Eighth Burren Annual ready for opening

The eighth Burren Annual exhibition opens on Saturday at the Burren College of Art in Ballyvaughan, Co Clare. Curated by Josephine Kelliher, the event features a collaborative project from artist Marie Hanlon and composer Rhona Clarke linking the visual arts and music. The exhibition features both individual and collective pieces, prompted by and developed in response to the unique environment of the Burren. 

Visual media and music are juxtaposed and balanced, each inspired by the same location. Although not all pieces are collaborative, there is a cohesion that is central to the exhibition and a strong dialogue between sound and image. A video work entitled Relic, is the result of close collaboration by both artists. The piece draws its visual material directly from the topography of the Burren. Initially sequences appear unconnected, but as the film progresses a pattern of cycles emerges: the cycle of the tides, the cycle of the seasons and ultimately the cycle of life and death. From this stark terrain a narrative is constructed, mainly through the use of detail and close-up. Images of rocks, pools and vegetation give way to rusting debris, alluding to both the passing of time and the human presence in the landscape. 

In the main gallery, Rhona Clarke shows three sound works, presented as individual pieces, to be experienced independently, intimately and in no particular sequence. As in the video, the raw material for these pieces was generated mainly by percussion instruments and then manipulated electronically. Clock-like wooden sounds and continuous motion are played out in simple lines. The works address time and space and in this sense provoke associations with the natural environment whilst also reflecting the linear nature of the drawings. The sounds have a textural affinity with the parched Burren limestone, but electronic sounds have replaced the ambient noises of nature. 

Marie Hanlon’s drawings take their lines from the unexpected as well as the obvious places:  wire, wood, water and fissured stones shaped over millennia. Visual referencing of hidden detail results in abstract as well as representational pieces. The palette is monochromatic and the style is at once both formal and free. This is an interpretation of place that will challenge the viewer’s perception. Hanlon also appropriates some found elements in this exhibition, honest quotations from the source, which manage to be both commonplace and exotic.
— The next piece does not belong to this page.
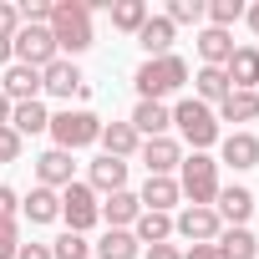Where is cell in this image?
Segmentation results:
<instances>
[{"mask_svg":"<svg viewBox=\"0 0 259 259\" xmlns=\"http://www.w3.org/2000/svg\"><path fill=\"white\" fill-rule=\"evenodd\" d=\"M16 31H21V11L11 0H0V41H16Z\"/></svg>","mask_w":259,"mask_h":259,"instance_id":"36","label":"cell"},{"mask_svg":"<svg viewBox=\"0 0 259 259\" xmlns=\"http://www.w3.org/2000/svg\"><path fill=\"white\" fill-rule=\"evenodd\" d=\"M198 56H203V66H229V56H234V36L229 31H198Z\"/></svg>","mask_w":259,"mask_h":259,"instance_id":"26","label":"cell"},{"mask_svg":"<svg viewBox=\"0 0 259 259\" xmlns=\"http://www.w3.org/2000/svg\"><path fill=\"white\" fill-rule=\"evenodd\" d=\"M0 219H21V193L0 183Z\"/></svg>","mask_w":259,"mask_h":259,"instance_id":"37","label":"cell"},{"mask_svg":"<svg viewBox=\"0 0 259 259\" xmlns=\"http://www.w3.org/2000/svg\"><path fill=\"white\" fill-rule=\"evenodd\" d=\"M87 183H92V193H122L127 188V163L102 153V158L87 163Z\"/></svg>","mask_w":259,"mask_h":259,"instance_id":"16","label":"cell"},{"mask_svg":"<svg viewBox=\"0 0 259 259\" xmlns=\"http://www.w3.org/2000/svg\"><path fill=\"white\" fill-rule=\"evenodd\" d=\"M46 133H51V143L61 148V153H81V148H92L97 138H102V117L97 112H51V127H46Z\"/></svg>","mask_w":259,"mask_h":259,"instance_id":"5","label":"cell"},{"mask_svg":"<svg viewBox=\"0 0 259 259\" xmlns=\"http://www.w3.org/2000/svg\"><path fill=\"white\" fill-rule=\"evenodd\" d=\"M133 239L138 244H168L173 239V213H138V224H133Z\"/></svg>","mask_w":259,"mask_h":259,"instance_id":"27","label":"cell"},{"mask_svg":"<svg viewBox=\"0 0 259 259\" xmlns=\"http://www.w3.org/2000/svg\"><path fill=\"white\" fill-rule=\"evenodd\" d=\"M173 36H178V26L168 16H148V26L138 31V46L148 56H173Z\"/></svg>","mask_w":259,"mask_h":259,"instance_id":"21","label":"cell"},{"mask_svg":"<svg viewBox=\"0 0 259 259\" xmlns=\"http://www.w3.org/2000/svg\"><path fill=\"white\" fill-rule=\"evenodd\" d=\"M168 21L173 26H198L203 21V0H168Z\"/></svg>","mask_w":259,"mask_h":259,"instance_id":"33","label":"cell"},{"mask_svg":"<svg viewBox=\"0 0 259 259\" xmlns=\"http://www.w3.org/2000/svg\"><path fill=\"white\" fill-rule=\"evenodd\" d=\"M213 244L224 249V259H259V239L249 229H224Z\"/></svg>","mask_w":259,"mask_h":259,"instance_id":"30","label":"cell"},{"mask_svg":"<svg viewBox=\"0 0 259 259\" xmlns=\"http://www.w3.org/2000/svg\"><path fill=\"white\" fill-rule=\"evenodd\" d=\"M61 219H66V229H71V234H87V229L102 219V198L92 193V183H81V178H76V183H66V188H61Z\"/></svg>","mask_w":259,"mask_h":259,"instance_id":"7","label":"cell"},{"mask_svg":"<svg viewBox=\"0 0 259 259\" xmlns=\"http://www.w3.org/2000/svg\"><path fill=\"white\" fill-rule=\"evenodd\" d=\"M0 92L11 97V107H16V102H41V71H36V66L11 61V66H6V76H0Z\"/></svg>","mask_w":259,"mask_h":259,"instance_id":"12","label":"cell"},{"mask_svg":"<svg viewBox=\"0 0 259 259\" xmlns=\"http://www.w3.org/2000/svg\"><path fill=\"white\" fill-rule=\"evenodd\" d=\"M107 11H112V26L127 31V36H138V31L148 26V16H153L148 0H117V6H107Z\"/></svg>","mask_w":259,"mask_h":259,"instance_id":"28","label":"cell"},{"mask_svg":"<svg viewBox=\"0 0 259 259\" xmlns=\"http://www.w3.org/2000/svg\"><path fill=\"white\" fill-rule=\"evenodd\" d=\"M219 163H229L234 173L259 168V138H254V133H229V138H219Z\"/></svg>","mask_w":259,"mask_h":259,"instance_id":"13","label":"cell"},{"mask_svg":"<svg viewBox=\"0 0 259 259\" xmlns=\"http://www.w3.org/2000/svg\"><path fill=\"white\" fill-rule=\"evenodd\" d=\"M92 249H97V259H138L143 254V244L133 239V229H107Z\"/></svg>","mask_w":259,"mask_h":259,"instance_id":"24","label":"cell"},{"mask_svg":"<svg viewBox=\"0 0 259 259\" xmlns=\"http://www.w3.org/2000/svg\"><path fill=\"white\" fill-rule=\"evenodd\" d=\"M183 259H224V249H219V244H193Z\"/></svg>","mask_w":259,"mask_h":259,"instance_id":"39","label":"cell"},{"mask_svg":"<svg viewBox=\"0 0 259 259\" xmlns=\"http://www.w3.org/2000/svg\"><path fill=\"white\" fill-rule=\"evenodd\" d=\"M143 259H183V249H178V244H148Z\"/></svg>","mask_w":259,"mask_h":259,"instance_id":"38","label":"cell"},{"mask_svg":"<svg viewBox=\"0 0 259 259\" xmlns=\"http://www.w3.org/2000/svg\"><path fill=\"white\" fill-rule=\"evenodd\" d=\"M16 254H21V224L0 219V259H16Z\"/></svg>","mask_w":259,"mask_h":259,"instance_id":"34","label":"cell"},{"mask_svg":"<svg viewBox=\"0 0 259 259\" xmlns=\"http://www.w3.org/2000/svg\"><path fill=\"white\" fill-rule=\"evenodd\" d=\"M133 87H138V102H163L188 87V61L183 56H148L133 71Z\"/></svg>","mask_w":259,"mask_h":259,"instance_id":"1","label":"cell"},{"mask_svg":"<svg viewBox=\"0 0 259 259\" xmlns=\"http://www.w3.org/2000/svg\"><path fill=\"white\" fill-rule=\"evenodd\" d=\"M81 81H87V76H81L66 56H56V61L41 71V92H51V97H61V102H66L71 92H81Z\"/></svg>","mask_w":259,"mask_h":259,"instance_id":"18","label":"cell"},{"mask_svg":"<svg viewBox=\"0 0 259 259\" xmlns=\"http://www.w3.org/2000/svg\"><path fill=\"white\" fill-rule=\"evenodd\" d=\"M173 234H183V239H193V244H213L219 234H224V219L213 213V208H183V213H173Z\"/></svg>","mask_w":259,"mask_h":259,"instance_id":"10","label":"cell"},{"mask_svg":"<svg viewBox=\"0 0 259 259\" xmlns=\"http://www.w3.org/2000/svg\"><path fill=\"white\" fill-rule=\"evenodd\" d=\"M138 213H143V198H138L133 188H122V193H107V198H102V219H107L112 229H133Z\"/></svg>","mask_w":259,"mask_h":259,"instance_id":"20","label":"cell"},{"mask_svg":"<svg viewBox=\"0 0 259 259\" xmlns=\"http://www.w3.org/2000/svg\"><path fill=\"white\" fill-rule=\"evenodd\" d=\"M213 213L224 219V229H249V219H254V193H249L244 183H229V188H219Z\"/></svg>","mask_w":259,"mask_h":259,"instance_id":"9","label":"cell"},{"mask_svg":"<svg viewBox=\"0 0 259 259\" xmlns=\"http://www.w3.org/2000/svg\"><path fill=\"white\" fill-rule=\"evenodd\" d=\"M21 219H31V224H56V219H61V193L36 183V188L21 198Z\"/></svg>","mask_w":259,"mask_h":259,"instance_id":"19","label":"cell"},{"mask_svg":"<svg viewBox=\"0 0 259 259\" xmlns=\"http://www.w3.org/2000/svg\"><path fill=\"white\" fill-rule=\"evenodd\" d=\"M138 198H143V208H148V213H173V208L183 203V193H178V178H148Z\"/></svg>","mask_w":259,"mask_h":259,"instance_id":"22","label":"cell"},{"mask_svg":"<svg viewBox=\"0 0 259 259\" xmlns=\"http://www.w3.org/2000/svg\"><path fill=\"white\" fill-rule=\"evenodd\" d=\"M16 259H51V244H21Z\"/></svg>","mask_w":259,"mask_h":259,"instance_id":"40","label":"cell"},{"mask_svg":"<svg viewBox=\"0 0 259 259\" xmlns=\"http://www.w3.org/2000/svg\"><path fill=\"white\" fill-rule=\"evenodd\" d=\"M51 36H56V51H92V11H87V0H56L51 6Z\"/></svg>","mask_w":259,"mask_h":259,"instance_id":"2","label":"cell"},{"mask_svg":"<svg viewBox=\"0 0 259 259\" xmlns=\"http://www.w3.org/2000/svg\"><path fill=\"white\" fill-rule=\"evenodd\" d=\"M36 183L41 188H66V183H76V163H71V153H61V148H46L41 158H36Z\"/></svg>","mask_w":259,"mask_h":259,"instance_id":"11","label":"cell"},{"mask_svg":"<svg viewBox=\"0 0 259 259\" xmlns=\"http://www.w3.org/2000/svg\"><path fill=\"white\" fill-rule=\"evenodd\" d=\"M259 117V92H229L219 102V122H254Z\"/></svg>","mask_w":259,"mask_h":259,"instance_id":"29","label":"cell"},{"mask_svg":"<svg viewBox=\"0 0 259 259\" xmlns=\"http://www.w3.org/2000/svg\"><path fill=\"white\" fill-rule=\"evenodd\" d=\"M21 148H26V138L16 127H0V163H21Z\"/></svg>","mask_w":259,"mask_h":259,"instance_id":"35","label":"cell"},{"mask_svg":"<svg viewBox=\"0 0 259 259\" xmlns=\"http://www.w3.org/2000/svg\"><path fill=\"white\" fill-rule=\"evenodd\" d=\"M11 127H16L21 138H36V133L51 127V112H46L41 102H16V107H11Z\"/></svg>","mask_w":259,"mask_h":259,"instance_id":"25","label":"cell"},{"mask_svg":"<svg viewBox=\"0 0 259 259\" xmlns=\"http://www.w3.org/2000/svg\"><path fill=\"white\" fill-rule=\"evenodd\" d=\"M92 254V244H87V234H61V239H51V259H87Z\"/></svg>","mask_w":259,"mask_h":259,"instance_id":"32","label":"cell"},{"mask_svg":"<svg viewBox=\"0 0 259 259\" xmlns=\"http://www.w3.org/2000/svg\"><path fill=\"white\" fill-rule=\"evenodd\" d=\"M219 158H208V153H188L183 163H178V193L193 203V208H213V198H219Z\"/></svg>","mask_w":259,"mask_h":259,"instance_id":"3","label":"cell"},{"mask_svg":"<svg viewBox=\"0 0 259 259\" xmlns=\"http://www.w3.org/2000/svg\"><path fill=\"white\" fill-rule=\"evenodd\" d=\"M138 158H143L148 178H173L178 163H183V143H178V138H148V143L138 148Z\"/></svg>","mask_w":259,"mask_h":259,"instance_id":"8","label":"cell"},{"mask_svg":"<svg viewBox=\"0 0 259 259\" xmlns=\"http://www.w3.org/2000/svg\"><path fill=\"white\" fill-rule=\"evenodd\" d=\"M244 21H249V31L259 36V0H254V6H244Z\"/></svg>","mask_w":259,"mask_h":259,"instance_id":"41","label":"cell"},{"mask_svg":"<svg viewBox=\"0 0 259 259\" xmlns=\"http://www.w3.org/2000/svg\"><path fill=\"white\" fill-rule=\"evenodd\" d=\"M224 76H229L234 92H259V46H234Z\"/></svg>","mask_w":259,"mask_h":259,"instance_id":"14","label":"cell"},{"mask_svg":"<svg viewBox=\"0 0 259 259\" xmlns=\"http://www.w3.org/2000/svg\"><path fill=\"white\" fill-rule=\"evenodd\" d=\"M11 56L21 61V66H36V71H46L61 51H56V36H51V26H21L16 31V41H11Z\"/></svg>","mask_w":259,"mask_h":259,"instance_id":"6","label":"cell"},{"mask_svg":"<svg viewBox=\"0 0 259 259\" xmlns=\"http://www.w3.org/2000/svg\"><path fill=\"white\" fill-rule=\"evenodd\" d=\"M0 127H11V97L0 92Z\"/></svg>","mask_w":259,"mask_h":259,"instance_id":"42","label":"cell"},{"mask_svg":"<svg viewBox=\"0 0 259 259\" xmlns=\"http://www.w3.org/2000/svg\"><path fill=\"white\" fill-rule=\"evenodd\" d=\"M229 92H234V87H229L224 66H198V76H193V97H198L203 107H219Z\"/></svg>","mask_w":259,"mask_h":259,"instance_id":"23","label":"cell"},{"mask_svg":"<svg viewBox=\"0 0 259 259\" xmlns=\"http://www.w3.org/2000/svg\"><path fill=\"white\" fill-rule=\"evenodd\" d=\"M203 16H208V26H213V31H229L234 21H244V0H208Z\"/></svg>","mask_w":259,"mask_h":259,"instance_id":"31","label":"cell"},{"mask_svg":"<svg viewBox=\"0 0 259 259\" xmlns=\"http://www.w3.org/2000/svg\"><path fill=\"white\" fill-rule=\"evenodd\" d=\"M97 143H102L107 158H122V163L143 148V138L133 133V122H102V138H97Z\"/></svg>","mask_w":259,"mask_h":259,"instance_id":"17","label":"cell"},{"mask_svg":"<svg viewBox=\"0 0 259 259\" xmlns=\"http://www.w3.org/2000/svg\"><path fill=\"white\" fill-rule=\"evenodd\" d=\"M133 133L148 143V138H168V127H173V107H163V102H138L133 107Z\"/></svg>","mask_w":259,"mask_h":259,"instance_id":"15","label":"cell"},{"mask_svg":"<svg viewBox=\"0 0 259 259\" xmlns=\"http://www.w3.org/2000/svg\"><path fill=\"white\" fill-rule=\"evenodd\" d=\"M173 127L183 133V143H188L193 153H208V148L224 138V127H219V112H213V107H203L198 97H183V102L173 107Z\"/></svg>","mask_w":259,"mask_h":259,"instance_id":"4","label":"cell"},{"mask_svg":"<svg viewBox=\"0 0 259 259\" xmlns=\"http://www.w3.org/2000/svg\"><path fill=\"white\" fill-rule=\"evenodd\" d=\"M11 61H16V56H11V41H0V71H6Z\"/></svg>","mask_w":259,"mask_h":259,"instance_id":"43","label":"cell"}]
</instances>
 The dialogical aesthetic formed from the merging of sound and visual disciplines opens a discourse that questions the possible and supports the autonomous work.  Exploring the same terrain by different means and experiencing the work in synchrony generates a new dimension. The work acknowledges its location, and draws upon the Burren’s ecosystem, contradictions and mysteries. It accurately conveys the largely unchanging features, despite the minutiae of natural and manmade alterations imposed over time and the silently shifting temporal nature of the panorama.